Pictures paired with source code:
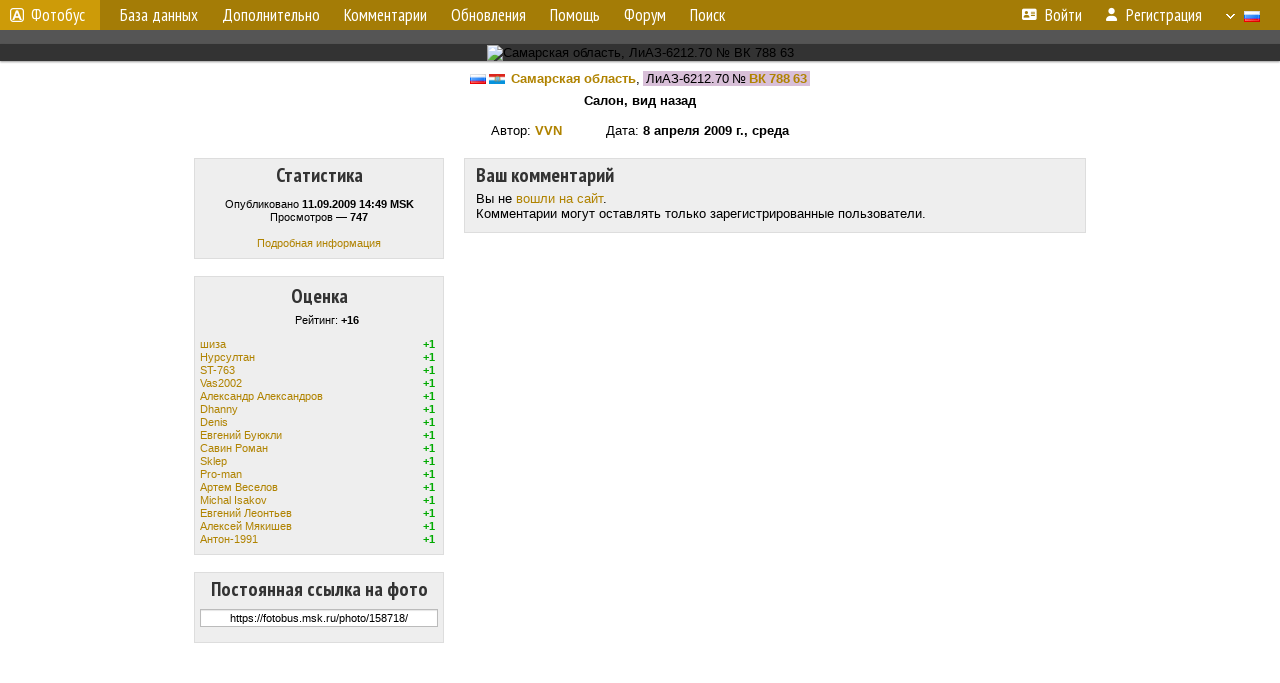

--- FILE ---
content_type: text/html; charset=utf-8
request_url: https://www.google.com/recaptcha/api2/aframe
body_size: 267
content:
<!DOCTYPE HTML><html><head><meta http-equiv="content-type" content="text/html; charset=UTF-8"></head><body><script nonce="BOQzOOT1_AhLeTAlGTGypA">/** Anti-fraud and anti-abuse applications only. See google.com/recaptcha */ try{var clients={'sodar':'https://pagead2.googlesyndication.com/pagead/sodar?'};window.addEventListener("message",function(a){try{if(a.source===window.parent){var b=JSON.parse(a.data);var c=clients[b['id']];if(c){var d=document.createElement('img');d.src=c+b['params']+'&rc='+(localStorage.getItem("rc::a")?sessionStorage.getItem("rc::b"):"");window.document.body.appendChild(d);sessionStorage.setItem("rc::e",parseInt(sessionStorage.getItem("rc::e")||0)+1);localStorage.setItem("rc::h",'1768663264075');}}}catch(b){}});window.parent.postMessage("_grecaptcha_ready", "*");}catch(b){}</script></body></html>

> [WHAT THE TASK ASKS]: Take every line from the data above that holds "https" and copy it out.

> [SOLUTION TO THIS TASK]:
request_url: https://www.google.com/recaptcha/api2/aframe
<!DOCTYPE HTML><html><head><meta http-equiv="content-type" content="text/html; charset=UTF-8"></head><body><script nonce="BOQzOOT1_AhLeTAlGTGypA">/** Anti-fraud and anti-abuse applications only. See google.com/recaptcha */ try{var clients={'sodar':'https://pagead2.googlesyndication.com/pagead/sodar?'};window.addEventListener("message",function(a){try{if(a.source===window.parent){var b=JSON.parse(a.data);var c=clients[b['id']];if(c){var d=document.createElement('img');d.src=c+b['params']+'&rc='+(localStorage.getItem("rc::a")?sessionStorage.getItem("rc::b"):"");window.document.body.appendChild(d);sessionStorage.setItem("rc::e",parseInt(sessionStorage.getItem("rc::e")||0)+1);localStorage.setItem("rc::h",'1768663264075');}}}catch(b){}});window.parent.postMessage("_grecaptcha_ready", "*");}catch(b){}</script></body></html>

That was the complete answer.